People perceive technology in particular ways due to the ease of use and high level of integration between their iPhone, Mac, Apple Watch and AirPods. The seamless availability of data across these devices, the portability of application experiences and the ease of adding new products to this experience all contribute to high expectations about the effort required to create and deploy highly complex technology. Several key experiences within the Apple ecosystem reinforce these expectations of digital technology consumption:

  • The New AirPods – When Apple released the AirPods, they offered a unique and differentiated experience. Using them was as simple as removing the packaging, opening the lid and clicking Connect on the iPhone, and suddenly they were working. The capability to have them seamlessly move between devices amplifies this message of easy-to-use products. This experience sets expectations with digital consumers that all new functionality is immediate and intuitive.
  • App Updates – Users of Apple products will often wake up to notifications of completed updates to their devices and immediately available new features. This creates a perception that developers can easily upgrade their software and that features are quick to develop.
  • Data Availability – The use of iCloud to ensure a single experience of preferences and data availability across Apple products is unique in the technology provider space. A user can easily take a photo with iPhone, open it for editing on their Mac and showcase it to friends on an iPad. This immediate availability of data across different device types sets expectations that data is easy to move, rationalize, and consistently high-quality.

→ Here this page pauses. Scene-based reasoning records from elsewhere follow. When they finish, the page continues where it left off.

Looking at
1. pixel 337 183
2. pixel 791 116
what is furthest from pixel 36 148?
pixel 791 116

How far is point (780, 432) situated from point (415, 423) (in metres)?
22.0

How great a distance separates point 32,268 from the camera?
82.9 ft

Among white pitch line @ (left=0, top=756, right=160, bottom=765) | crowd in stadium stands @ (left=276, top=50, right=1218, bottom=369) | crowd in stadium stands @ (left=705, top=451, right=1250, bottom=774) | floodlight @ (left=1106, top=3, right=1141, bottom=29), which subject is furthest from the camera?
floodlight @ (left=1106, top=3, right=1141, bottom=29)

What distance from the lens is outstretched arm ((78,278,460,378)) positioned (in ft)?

Those who work in engineering teams know that the AirPods experience requires considerable time involvement and coordination between multiple hardware, firmware, and OS teams. Each must contribute to design, testing and error correction. These activities can take months or years to enable such a seamless experience at scale under many different user conditions. The app update experience presents millions of possible permutations that can lead to error conditions that must be accounted for in development and testing. 

Finally, data availability presents the endless potential for adverse network conditions and data quality and capacity errors. Recovery mechanisms must be designed, developed and validated before rollout to ensure customer data is not lost.

This does not mean that our digital consumers assume every ask can occur overnight. However, it does mean that minor missteps in expectation setting with users can have significant implications for how users perceive the value of a capability delivered relative to the time it took to create. These mismatches can lead to unhappy users, even when engineering teams work with a full effort to ensure a high-quality user experience.

Technology is messy. Technology is hard—especially at scale. Apple provides a model approach for technology teams to begin all projects from the point of view of digital consumer experiences. Define usability and outcome first, with the goal of consistently delighting users. Then, back into the necessary engineering to create such an experience. But this is not a point-in-time activity; this is an ongoing conversation between consumers and engineering teams to learn from one another, adjust to new conditions and showcase material progress toward the defined outcomes and experiences. Tools for this ongoing conversation include:

  • Experience Design – Users have complex needs, strong opinions and biases. Build and engage an experienced design team to engage directly with your users, understand their needs and showcase the art of what’s possible while getting feedback to refine what engineering builds and how features are prioritized.
  • Demonstrations – Showcase what your team builds regularly and predictably. This only needs to include some users but pick a subset of power users and advocates that have shown an ability to think about new ways to build applications, create journeys and leverage technology. Show them the progress, get their regular feedback and adjust. Their positive feedback to the rest of the organization will support managing expectations.
  • Context – Users react to the information in front of them. Provide context about why the design is as implemented and why features were prioritized as they were. This context includes the digital consumers in the decision-making process and enables them to see how the work done is a positive step toward later wishes and commitments.
  • Technology Tradeoffs – Digital consumers don’t look to understand every technical complexity of complex systems. Still, they want to understand relative measures impacting delivery times for new capabilities and features. Engineering teams should work to share insight into their thinking on design, technology decisions and sequencing for digital consumers. This reinforces the context of projects and the timelines proposed resulting from the intersection of priorities, technology and technical debt.
  • Build v.s. Buy – Every organization has unique cultural dynamics influencing their preferences for building or buying technology. As digital consumers move between organizations, portions of these preferences will be carried along with them. Engineering teams must work to both educate and discuss their reasoning with teams to show timeline implications, cost implications and usability impacts.

But all is not lost. Engineering leaders can leverage these expectations of digital consumers to engage in conversations about experience design that lead shared understanding of priorities, outcomes, sequencing of capability delivery and technology tradeoffs. Be diligent as an engineering leader and engage the users of the systems you build in the conversation. Use your time to educate them, discuss options and share context. This brings them into the bubble of decision-makers, shows them the complexity involved and turns them into advocates for larger user communities.